- [PASSAGE PROVIDED]:
+++++

First off, the distinction you're attempting to between "counting numbers" and "natural numbers" doesn't match how the words is usually used in mathematics. To a mathematician, "the natural numbers" in general means the pre-formal concept you're calling "counting numbers". (And the phrasing "counting numbers" generally isn't used at all). In particular, being a model of this or that formal system doesn't qualify anything as being the natural numbers; only the true Platonic natural numbers are natural numbers.
(That's except for people who have learned enough set theory to know how natural numbers are usually modeled there, but haven't yet gained a sufficiently wide horizon on the matter to know that the model is not the actual thing).
Whether the natural numbers are a human invention or not is something of a philosophical morass that I won't go into -- but the mere fact that they were not created by Peano is not a controversial statement.
Now, since we understand the naturals intuitively, at least to a pretty good extent, what do we need axioms for? Well, most primitively, to see how well we can do by reasoning purely mechanically from axioms. For example, it led to a significant improvement in geometrical reasoning when the ancient Greeks started demanding rigorous proofs from axioms rather than just geometrical intuition; it is natural to wish to know whether something similar could be done for arithmetic.
As it happens, it took many centuries after the Greeks before formal mathematical reasoning had progressed enough that it was thinkable that it might be possible to reason about integer arithmetic without depending on intuition. Peano's axioms were not aimed at telling anything new about the integers -- he was simply one of the first to have a sufficiently well developed notion of formal logic that he could hope to make an axiomatic treatment of the integers work.

+++++

- [INFORMATION PROVIDED]:
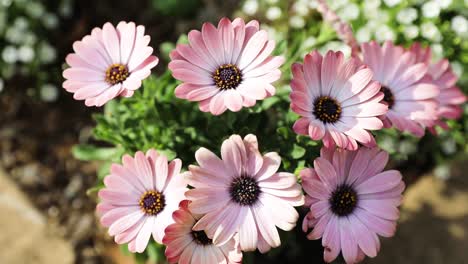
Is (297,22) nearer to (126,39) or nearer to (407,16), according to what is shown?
(407,16)

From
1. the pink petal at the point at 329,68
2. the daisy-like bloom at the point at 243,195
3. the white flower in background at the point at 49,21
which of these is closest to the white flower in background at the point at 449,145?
the pink petal at the point at 329,68

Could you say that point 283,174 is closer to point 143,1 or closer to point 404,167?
point 404,167

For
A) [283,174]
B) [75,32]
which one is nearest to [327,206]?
[283,174]

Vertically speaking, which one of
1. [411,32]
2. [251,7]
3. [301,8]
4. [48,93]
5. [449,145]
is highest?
[48,93]

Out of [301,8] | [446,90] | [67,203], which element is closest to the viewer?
[446,90]

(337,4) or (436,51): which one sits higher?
(337,4)

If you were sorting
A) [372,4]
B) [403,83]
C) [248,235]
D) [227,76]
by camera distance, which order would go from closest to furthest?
[248,235], [227,76], [403,83], [372,4]

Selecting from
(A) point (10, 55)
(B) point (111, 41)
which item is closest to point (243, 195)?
(B) point (111, 41)

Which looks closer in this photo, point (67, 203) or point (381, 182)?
point (381, 182)
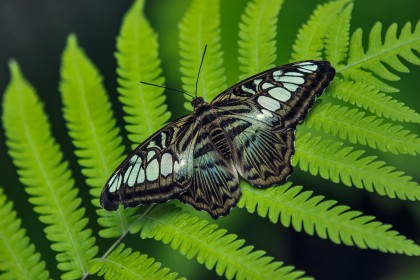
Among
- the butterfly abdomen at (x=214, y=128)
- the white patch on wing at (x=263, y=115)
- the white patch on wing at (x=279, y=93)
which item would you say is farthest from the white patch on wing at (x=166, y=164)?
the white patch on wing at (x=279, y=93)

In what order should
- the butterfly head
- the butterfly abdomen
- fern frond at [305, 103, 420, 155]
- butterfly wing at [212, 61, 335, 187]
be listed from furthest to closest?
the butterfly head, the butterfly abdomen, butterfly wing at [212, 61, 335, 187], fern frond at [305, 103, 420, 155]

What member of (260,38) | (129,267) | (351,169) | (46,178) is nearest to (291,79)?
(260,38)

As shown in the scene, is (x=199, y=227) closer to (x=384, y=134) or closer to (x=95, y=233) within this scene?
(x=384, y=134)

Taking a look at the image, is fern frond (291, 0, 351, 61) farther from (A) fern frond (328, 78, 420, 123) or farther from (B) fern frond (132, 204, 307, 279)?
(B) fern frond (132, 204, 307, 279)

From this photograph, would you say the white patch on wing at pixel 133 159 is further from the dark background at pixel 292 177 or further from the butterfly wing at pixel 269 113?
the dark background at pixel 292 177

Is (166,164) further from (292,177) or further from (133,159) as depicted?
(292,177)

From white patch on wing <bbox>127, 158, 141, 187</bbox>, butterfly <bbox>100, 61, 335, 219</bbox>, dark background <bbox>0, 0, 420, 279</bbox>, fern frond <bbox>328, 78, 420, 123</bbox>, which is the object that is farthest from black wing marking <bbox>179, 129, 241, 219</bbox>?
dark background <bbox>0, 0, 420, 279</bbox>

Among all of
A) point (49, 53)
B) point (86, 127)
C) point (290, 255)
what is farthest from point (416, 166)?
point (49, 53)
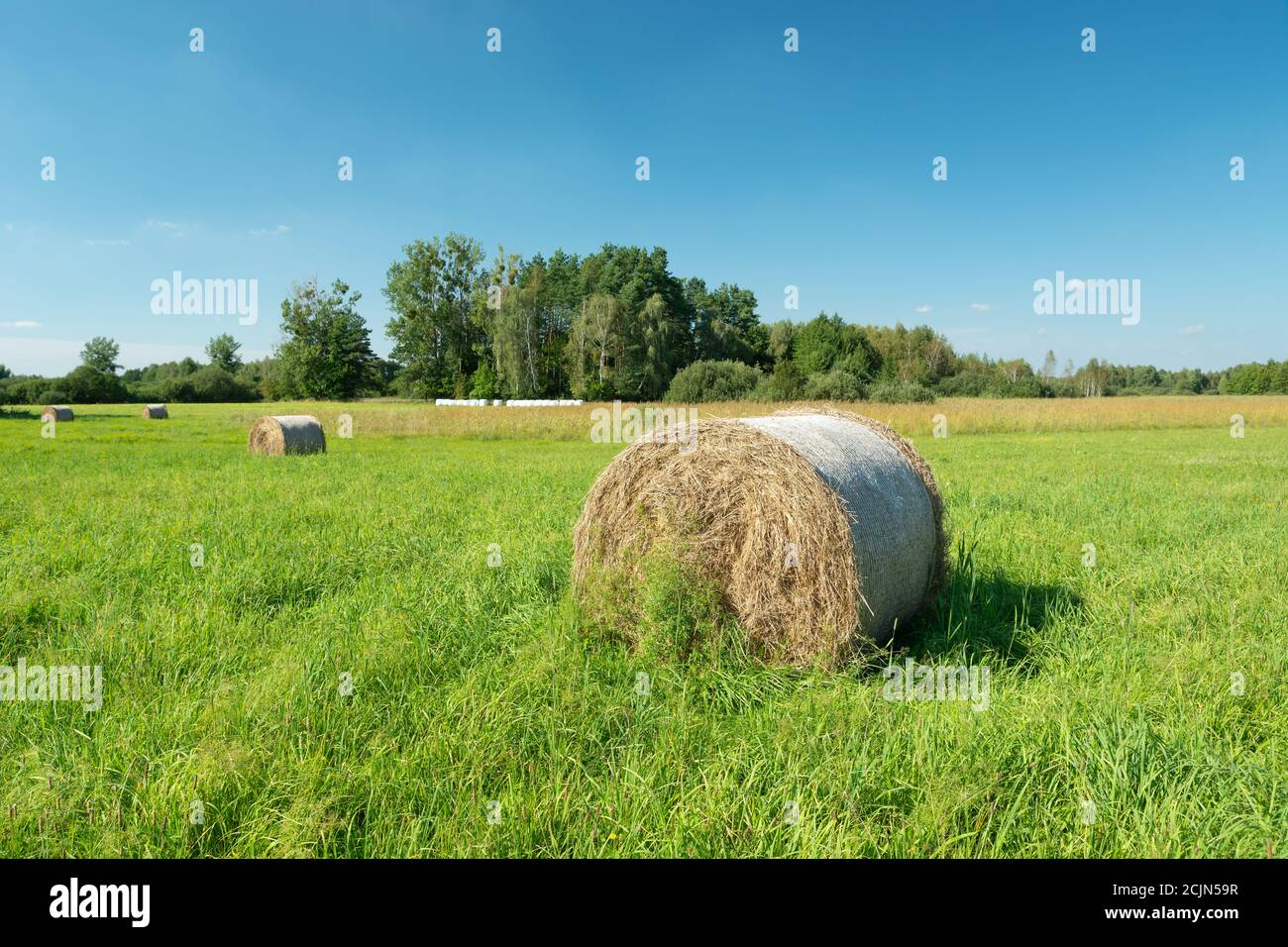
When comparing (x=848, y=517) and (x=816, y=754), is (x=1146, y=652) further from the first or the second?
(x=816, y=754)

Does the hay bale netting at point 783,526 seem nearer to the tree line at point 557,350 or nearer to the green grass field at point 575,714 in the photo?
the green grass field at point 575,714

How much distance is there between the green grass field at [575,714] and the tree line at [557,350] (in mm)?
44991

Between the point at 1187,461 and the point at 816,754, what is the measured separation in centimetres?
1794

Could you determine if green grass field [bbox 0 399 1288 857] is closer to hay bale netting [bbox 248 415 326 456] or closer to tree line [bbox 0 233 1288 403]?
hay bale netting [bbox 248 415 326 456]

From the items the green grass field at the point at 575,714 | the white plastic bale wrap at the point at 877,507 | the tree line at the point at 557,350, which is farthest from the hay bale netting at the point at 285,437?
the tree line at the point at 557,350

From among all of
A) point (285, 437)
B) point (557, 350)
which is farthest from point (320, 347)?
point (285, 437)

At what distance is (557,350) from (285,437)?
1775 inches

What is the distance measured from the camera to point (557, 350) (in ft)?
208

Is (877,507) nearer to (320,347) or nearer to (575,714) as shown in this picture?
(575,714)

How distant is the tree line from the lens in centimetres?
5703

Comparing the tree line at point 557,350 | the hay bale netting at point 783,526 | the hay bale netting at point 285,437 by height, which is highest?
the tree line at point 557,350

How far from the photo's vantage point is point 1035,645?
5020 millimetres

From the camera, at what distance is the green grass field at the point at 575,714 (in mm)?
3010
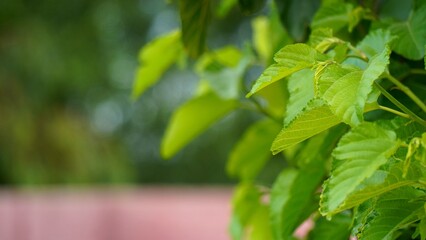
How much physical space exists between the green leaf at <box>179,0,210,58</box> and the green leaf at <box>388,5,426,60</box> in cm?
16

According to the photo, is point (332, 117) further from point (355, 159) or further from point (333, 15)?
point (333, 15)

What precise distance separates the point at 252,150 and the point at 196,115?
0.20 feet

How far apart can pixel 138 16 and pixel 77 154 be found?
199cm

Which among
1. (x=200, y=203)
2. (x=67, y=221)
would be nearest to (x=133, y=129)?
(x=67, y=221)

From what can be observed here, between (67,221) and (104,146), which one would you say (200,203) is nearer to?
(67,221)

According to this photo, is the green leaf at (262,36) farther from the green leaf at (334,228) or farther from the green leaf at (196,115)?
the green leaf at (334,228)

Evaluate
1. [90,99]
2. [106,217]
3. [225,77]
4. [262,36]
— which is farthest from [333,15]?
[90,99]

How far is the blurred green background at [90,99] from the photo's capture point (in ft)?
19.2

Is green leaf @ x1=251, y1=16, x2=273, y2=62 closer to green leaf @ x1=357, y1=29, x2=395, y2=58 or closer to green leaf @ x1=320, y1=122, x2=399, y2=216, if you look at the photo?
green leaf @ x1=357, y1=29, x2=395, y2=58

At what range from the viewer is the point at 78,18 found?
6770mm

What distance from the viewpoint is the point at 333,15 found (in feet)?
1.68

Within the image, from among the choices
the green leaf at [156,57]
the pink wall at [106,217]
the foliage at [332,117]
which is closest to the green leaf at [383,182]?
the foliage at [332,117]

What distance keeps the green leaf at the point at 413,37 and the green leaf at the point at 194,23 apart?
0.16m

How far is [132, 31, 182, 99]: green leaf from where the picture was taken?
687mm
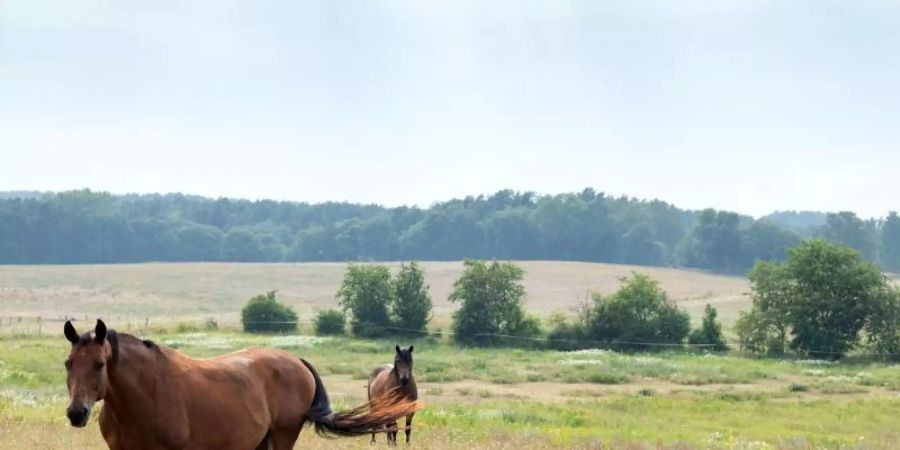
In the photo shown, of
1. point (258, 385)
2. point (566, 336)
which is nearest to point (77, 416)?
point (258, 385)

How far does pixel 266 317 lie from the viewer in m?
64.9

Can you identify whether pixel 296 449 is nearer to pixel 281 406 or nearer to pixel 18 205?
pixel 281 406

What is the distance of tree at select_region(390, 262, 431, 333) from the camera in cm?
6462

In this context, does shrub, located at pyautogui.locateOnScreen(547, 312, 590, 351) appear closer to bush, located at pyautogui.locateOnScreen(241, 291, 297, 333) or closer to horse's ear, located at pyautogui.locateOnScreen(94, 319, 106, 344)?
bush, located at pyautogui.locateOnScreen(241, 291, 297, 333)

+++++

- [WHAT YOU WILL DO]:
1. Rewrite the passage on natural numbers, starting at "Whether the natural" and ending at "a controversial statement.", with "philosophical" changed to "metaphysical".
2. Please decide whether each statement agrees with the passage on natural numbers, answering yes or no and quoting the deciding words: (a) Mathematicians commonly use the phrasing "counting numbers." (b) Peano's axioms were meant to reveal new facts about the integers. (c) Demanding rigorous proofs from axioms improved geometrical reasoning among the ancient Greeks.
3. Carry on the passage on natural numbers from its final sentence.
The items are separate material and are not connected to the passage on natural numbers.

- [RESULTS BY TASK]:
1.
Whether the natural numbers are a human invention or not is something of a metaphysical morass that I won't go into -- but the mere fact that they were not created by Peano is not a controversial statement.

2.
(a) No: "the phrasing "counting numbers" generally isn't used at all"
(b) No: "Peano's axioms were not aimed at telling anything new about the integers"
(c) Yes: "it led to a significant improvement in geometrical reasoning when the ancient Greeks started demanding rigorous proofs from axioms"

3.
The goal of the investigation, then, is not primarily to discover something new about the integers themselves, but to see whether a formal system can be made to support a "mechanical" reasoning about them that is rich and strong to conclude what we already know about them intuitively.
The Peano axioms (and their modern first-order successor, Peano Arithmetic) were somewhat successful in that, but nonetheless the crowning achievement of the whole program turned out to be a negative result: Gödel's Incompleteness Theorem tells us that every reasonable formal system for proving things about the integers will be incomplete: there are truths about the natural numbers that it cannot prove.
Nevertheless, it is still interesting in itself to investigate the strength and properties of various such formal systems.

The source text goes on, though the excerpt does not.